41 thoughts on “It’s my birthday…..almost.

  1. Happy birthday (a couple days early)! This is a great set of rules and regs. Good thing you learned all this so I don’t have to listen and can in a drunken stupor post on Facebook I got all the instructions right here. Oh, wait. These all say “don’t” do ______. Well, ain’t that a pisser. Teach me to read drunk without glasses.

    Make it a good one, chick!
    (And we are the same age. It was a good year.)


  2. I have really enjoyed reading this posting of yours Lorre and how well you have written it my wickedly fine friend, and yes I read the whole thing, which proves how riveting your posts are, of course that is just your wonderful creativity kicking in again and the summary of Social Networking and Technological advancement is excellent, I do hope everyone read that part as you have certainly thought about the realities of same 🙂

    Hey and I know that this is a few days early but…


    Androgoth XXx


    1. It is astounding what 42 years of wisdom can bring. I guess we can pretty much die now that I have shed so much light on the world.

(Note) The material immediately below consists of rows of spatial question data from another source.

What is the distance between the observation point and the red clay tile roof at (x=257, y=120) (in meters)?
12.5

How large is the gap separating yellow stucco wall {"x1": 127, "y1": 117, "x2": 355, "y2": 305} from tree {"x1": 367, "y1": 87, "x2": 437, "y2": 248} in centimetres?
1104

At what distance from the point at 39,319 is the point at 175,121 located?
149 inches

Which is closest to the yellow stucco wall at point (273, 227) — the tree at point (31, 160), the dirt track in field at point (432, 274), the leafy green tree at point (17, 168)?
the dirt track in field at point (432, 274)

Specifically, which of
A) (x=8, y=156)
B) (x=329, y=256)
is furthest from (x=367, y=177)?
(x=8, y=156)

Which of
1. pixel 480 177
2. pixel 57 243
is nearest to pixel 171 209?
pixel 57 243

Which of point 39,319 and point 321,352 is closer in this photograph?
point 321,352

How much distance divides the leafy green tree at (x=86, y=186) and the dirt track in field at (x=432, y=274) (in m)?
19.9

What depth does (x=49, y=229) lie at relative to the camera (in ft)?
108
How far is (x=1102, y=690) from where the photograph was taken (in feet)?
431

      As usual, you are too kind, but I like that about you. Thanks for the praise and I hope I’ve enriched your wicked life with a few of the lessons.

      Good eve!


      1. Of course you have, and we are never too old to learn something new either so keep adding your wonderful creativity and being delightfully wicked and I will be here to offer my somewhat crazy to sometimes zany approach to commenting on all of your fine postings… Hey just one more day to go to your birthday 🙂 😉

        Androgoth XXx


  3. Just celebrated my birthday. You made me wish I had compiled a list like this. I shall put it on my list of activities for next years birthday 🙂
    Happy Birthday


  4. In fifteen minutes you will be having a wicked birthday, well you would if you were living here in the UK but it won’t be long to party time and don’t forget your party hats either 🙂 😉

    Androgoth XXx


    1. Talk about aging well. Have you seen your pic?

      I don’t know if I will ever claim to have much wisdom. I don’t want the liability from some trusting soul, who thinks I actually know what I’m talking about.

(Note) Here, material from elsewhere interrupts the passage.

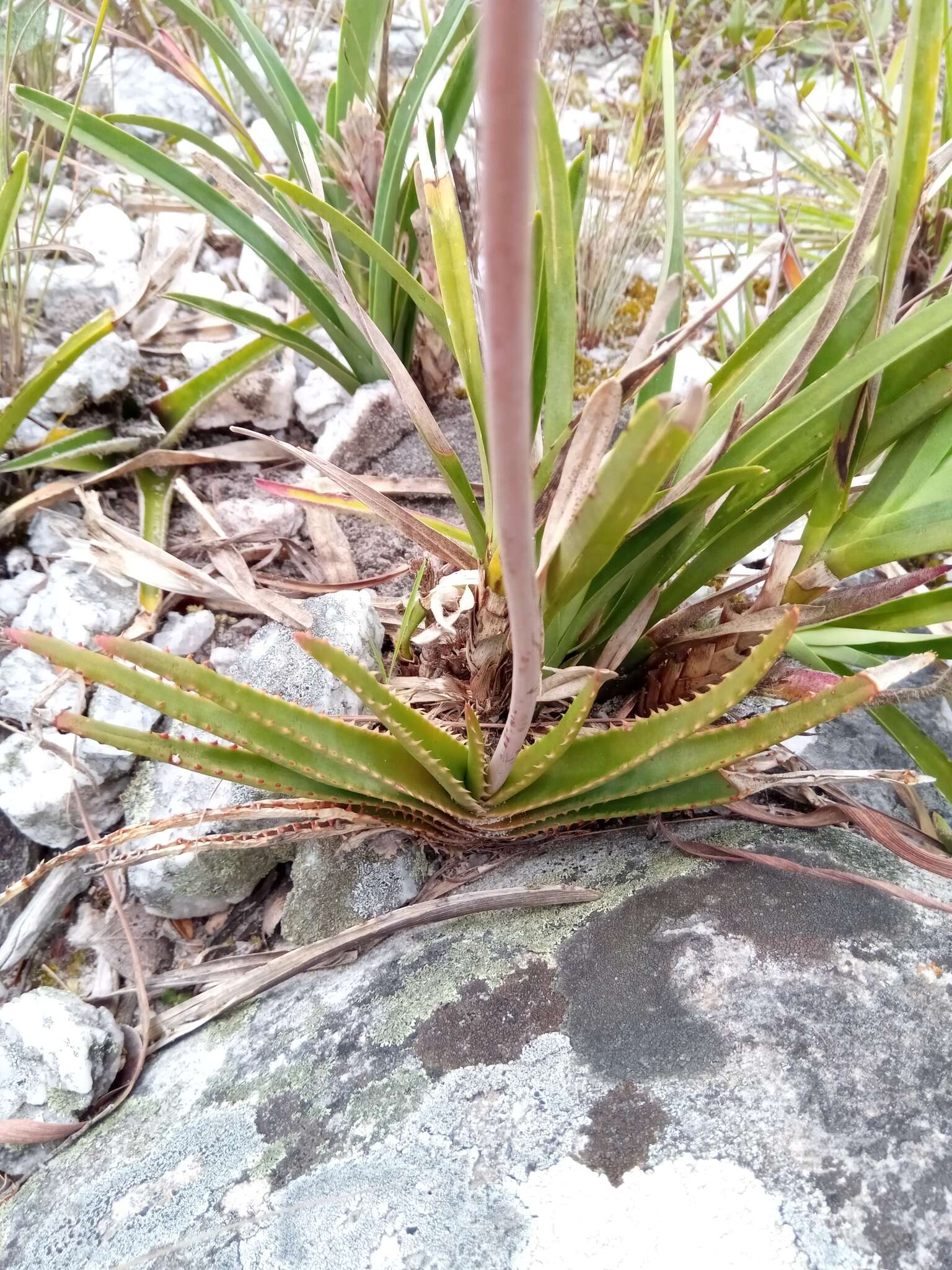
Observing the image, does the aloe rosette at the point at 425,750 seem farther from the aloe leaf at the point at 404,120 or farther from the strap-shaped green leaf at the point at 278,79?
the strap-shaped green leaf at the point at 278,79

      Thanks for the birthday wishes.


  5. Happy Birthday! Best wishes for all the best, and some of the rest, too! To me, hitting 42 seemed significant for some reason … of course, that was 7 years ago, so I’ve forgotten by now. However, the one thing I can share with you about getting older is … another thing I seem to have forgotten. Be that as it may, you seem to have your shit together, so more power to you! Oh yeah, try doing the same with Erik Erikson’s ‘stages of psychosocial development’. Most folks I know find Maslow a bit too ‘needy’! 😛


    1. Sounds like a possible challenge with Mr. Erikson.

      What I got out of your comment was….I should do whatever I want and say whatever I want, because in 7 years, I probably won’t remember any of it anyway. Was that about right?

      Thanks for the birthday wishes.